## Try it
Keep only the lines of the data below that contain "reliability", and copy them.

[Dataset entries]
^^^^^^^^^^^^^^^^
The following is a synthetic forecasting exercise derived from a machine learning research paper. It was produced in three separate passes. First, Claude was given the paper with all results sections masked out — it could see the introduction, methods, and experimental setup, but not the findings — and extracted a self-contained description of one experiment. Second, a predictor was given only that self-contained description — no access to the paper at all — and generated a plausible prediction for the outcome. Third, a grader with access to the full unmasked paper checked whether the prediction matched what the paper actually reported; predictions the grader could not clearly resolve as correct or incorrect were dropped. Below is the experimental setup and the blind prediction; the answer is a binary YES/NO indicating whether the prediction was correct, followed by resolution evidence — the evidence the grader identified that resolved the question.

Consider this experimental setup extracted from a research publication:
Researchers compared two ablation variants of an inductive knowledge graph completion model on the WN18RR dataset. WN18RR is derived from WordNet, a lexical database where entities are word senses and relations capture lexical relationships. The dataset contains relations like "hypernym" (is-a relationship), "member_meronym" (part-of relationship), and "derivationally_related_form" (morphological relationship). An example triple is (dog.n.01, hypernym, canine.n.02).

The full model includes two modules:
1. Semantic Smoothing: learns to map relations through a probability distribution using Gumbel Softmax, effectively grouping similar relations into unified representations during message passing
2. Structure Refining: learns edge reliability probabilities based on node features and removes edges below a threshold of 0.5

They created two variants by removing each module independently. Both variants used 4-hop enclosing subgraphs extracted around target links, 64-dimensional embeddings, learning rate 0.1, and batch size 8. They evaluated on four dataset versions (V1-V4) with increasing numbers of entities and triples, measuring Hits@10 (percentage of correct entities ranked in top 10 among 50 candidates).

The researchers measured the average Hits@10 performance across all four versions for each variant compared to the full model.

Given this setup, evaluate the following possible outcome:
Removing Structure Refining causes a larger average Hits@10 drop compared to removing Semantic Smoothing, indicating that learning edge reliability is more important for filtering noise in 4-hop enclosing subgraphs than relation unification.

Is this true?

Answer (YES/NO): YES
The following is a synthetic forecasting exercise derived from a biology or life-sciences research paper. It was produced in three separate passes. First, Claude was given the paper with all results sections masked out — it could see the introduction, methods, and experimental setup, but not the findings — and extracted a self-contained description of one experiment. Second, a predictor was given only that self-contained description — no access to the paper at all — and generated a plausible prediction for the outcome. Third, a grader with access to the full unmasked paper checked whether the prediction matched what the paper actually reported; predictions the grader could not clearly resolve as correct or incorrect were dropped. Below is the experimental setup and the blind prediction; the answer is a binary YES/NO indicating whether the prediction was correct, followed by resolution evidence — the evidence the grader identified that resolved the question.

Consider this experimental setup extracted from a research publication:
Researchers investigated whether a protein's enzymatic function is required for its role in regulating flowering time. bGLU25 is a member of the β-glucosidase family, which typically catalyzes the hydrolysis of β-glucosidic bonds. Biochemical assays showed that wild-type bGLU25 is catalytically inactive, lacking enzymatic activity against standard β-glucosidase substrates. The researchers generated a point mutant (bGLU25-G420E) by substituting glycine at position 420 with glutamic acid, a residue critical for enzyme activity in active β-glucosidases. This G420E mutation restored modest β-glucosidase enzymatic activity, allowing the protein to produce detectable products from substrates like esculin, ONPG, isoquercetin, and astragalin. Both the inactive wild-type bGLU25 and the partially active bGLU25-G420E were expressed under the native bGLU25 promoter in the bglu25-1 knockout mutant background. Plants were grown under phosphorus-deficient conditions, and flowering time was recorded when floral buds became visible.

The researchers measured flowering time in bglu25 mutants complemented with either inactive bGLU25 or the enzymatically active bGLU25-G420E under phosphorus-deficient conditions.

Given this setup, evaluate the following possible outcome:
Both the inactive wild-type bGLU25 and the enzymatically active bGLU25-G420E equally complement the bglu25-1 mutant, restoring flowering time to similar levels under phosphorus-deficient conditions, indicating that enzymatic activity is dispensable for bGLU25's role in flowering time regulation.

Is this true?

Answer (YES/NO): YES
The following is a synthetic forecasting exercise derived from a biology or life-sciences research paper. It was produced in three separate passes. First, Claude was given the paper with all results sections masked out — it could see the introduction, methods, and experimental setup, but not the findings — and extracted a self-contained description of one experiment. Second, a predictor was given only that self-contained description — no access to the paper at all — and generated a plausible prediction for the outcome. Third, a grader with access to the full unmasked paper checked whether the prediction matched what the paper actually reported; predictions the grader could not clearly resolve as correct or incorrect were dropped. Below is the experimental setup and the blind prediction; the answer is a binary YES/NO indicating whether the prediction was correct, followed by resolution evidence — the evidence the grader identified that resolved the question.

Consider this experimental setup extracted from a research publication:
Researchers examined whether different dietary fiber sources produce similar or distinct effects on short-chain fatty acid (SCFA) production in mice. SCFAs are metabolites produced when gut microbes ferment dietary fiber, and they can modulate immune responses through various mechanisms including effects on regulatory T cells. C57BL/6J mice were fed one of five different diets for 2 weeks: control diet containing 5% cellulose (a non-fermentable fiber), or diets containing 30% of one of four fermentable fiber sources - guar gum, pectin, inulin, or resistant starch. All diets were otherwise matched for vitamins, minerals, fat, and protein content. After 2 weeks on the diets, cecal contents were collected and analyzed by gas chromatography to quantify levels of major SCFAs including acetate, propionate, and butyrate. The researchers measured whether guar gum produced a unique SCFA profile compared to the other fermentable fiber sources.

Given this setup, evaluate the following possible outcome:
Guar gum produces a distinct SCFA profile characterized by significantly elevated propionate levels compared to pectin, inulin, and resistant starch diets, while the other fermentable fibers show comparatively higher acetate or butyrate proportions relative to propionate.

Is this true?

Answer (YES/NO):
^^^^^^^^^^^^^^^^
## Output of the task
2. Structure Refining: learns edge reliability probabilities based on node features and removes edges below a threshold of 0.5
Removing Structure Refining causes a larger average Hits@10 drop compared to removing Semantic Smoothing, indicating that learning edge reliability is more important for filtering noise in 4-hop enclosing subgraphs than relation unification.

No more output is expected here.